Ratgeber Google Earth
Geniale Tricks & Addons für Google Earth 5.0
Google hat Jahre investiert, um Google Ocean zu realisieren und dabei unter anderem mit der U.S. Navy, National Geographic, BBC, NASA und diversen Organisationen gearbeitet, die sich der Erkundung der Ozeane verschrieben haben. Der Grundgedanke: Google Earth soll Anwendern die komplette Erde erkunden lassen und nicht wie bisher nur die Erdoberfläche. Das Ergebnis dieser Arbeit kann mit Google Earth 5.0 und dem integrierten Google Ocean bestaunt werden.
Die Steuerung der Kamera erfolgt wie gewohnt per Pfeiltasten und Maus. Wenn Sie die mittlere Maustaste gedrückt halten und die Maus nach vorne oder hinten bewegen, dann wird die Ansicht geneigt. Das ist vor allem dann wichtig, wenn Sie einen Blick auf die Wasseroberfläche werfen wollen ohne ganz in das Meer abtauchen zu müssen. Im Menüpunkt "Ansicht" müssen Sie nun nur noch den Punkt "Wasseroberfläche" aktivieren, um eine schickere und animierte Ansicht der Wasseroberfläche zu aktivieren.
Sie möchten das Gebiet erforschen, in dem die Titanic gesunken ist?

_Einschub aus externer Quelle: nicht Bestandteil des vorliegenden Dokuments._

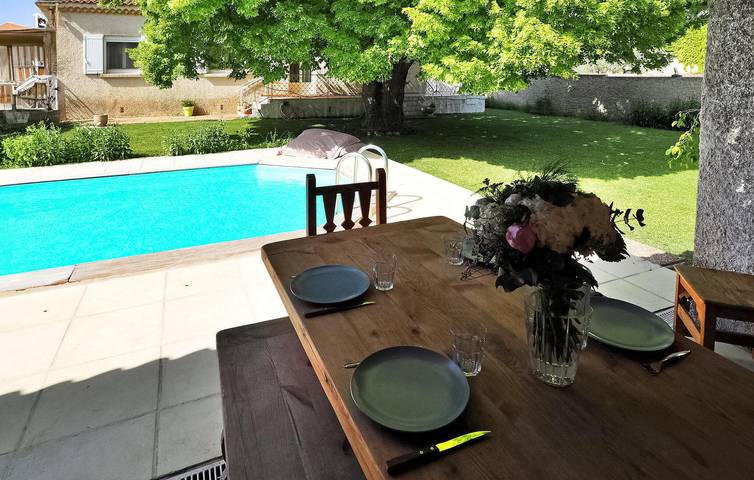 Location de vacances pour 6 personnes, avec terrasse et piscine à Mouriès - 2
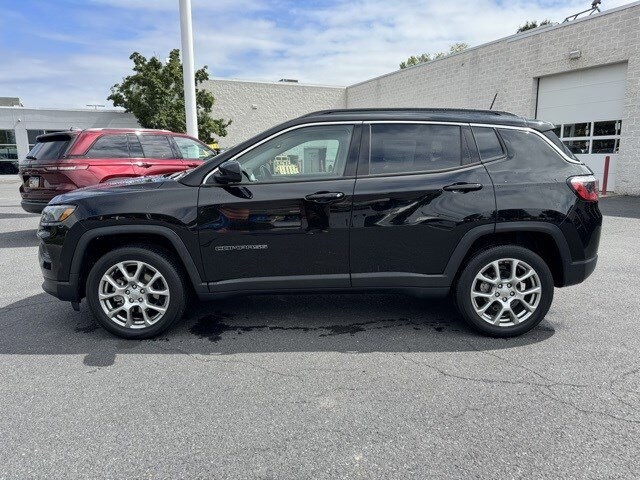 2022 Jeep Compass Latitude Lux photo 2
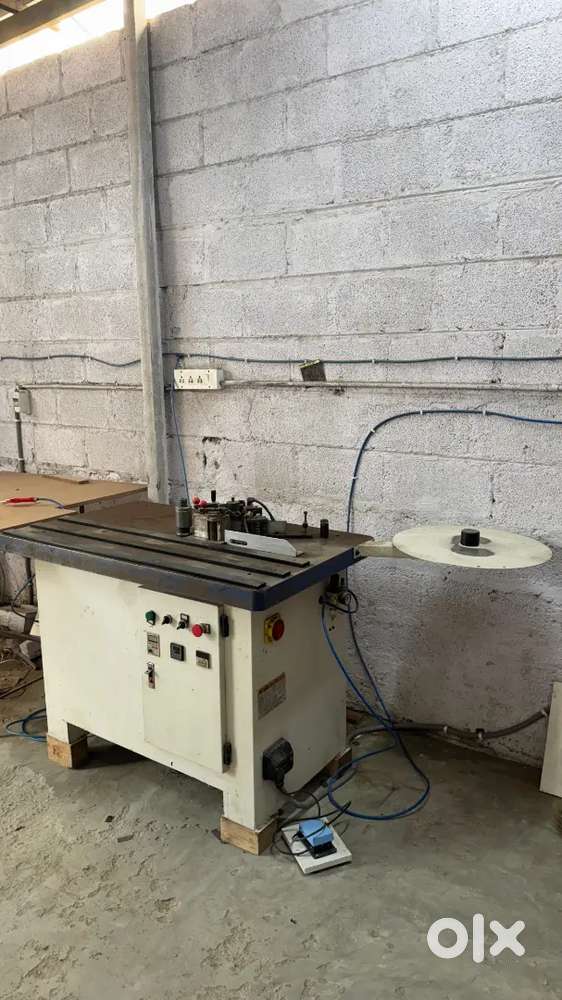 Manual edge banding machine with compressor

Auch dies ist natürlich in Google Earth und via Google Ocean möglich. Geben Sie im Anfliegen-Eingabefeld die Koordinaten "41° 46' 0? N, 50° 14' 0? W" ein. Die Kamera "fliegt" zu dem Ort, an dem die Titanic sank. Ist die Ebene von Google Ocean aktiviert, dann wird etwas nördlich vom Wrack ein Symbol eingeblendet, über das Sie sich über die NOAA Titanic-Expedition aus dem Jahre 2004 inklusive eines Videos informieren können.
Für Google Ocean bietet Google Earth unzählige Ebenen an, die sich auf Wunsch einschalten lassen. Anschließend werden überall auf den Weltmeeren Icons eingeblendet, über die Sie sich beispielsweise Zusatzinformationen von BBC Earth, National Geographic oder Meeresexpeditionen anzeigen lassen. Wer nicht nur wissen möchte, wo die Titanic genau gesunken ist, sondern auch andere Schiffe, der kann in den Ebenen unter Google Ocean ein Häkchen bei "Schiffswracks" setzen.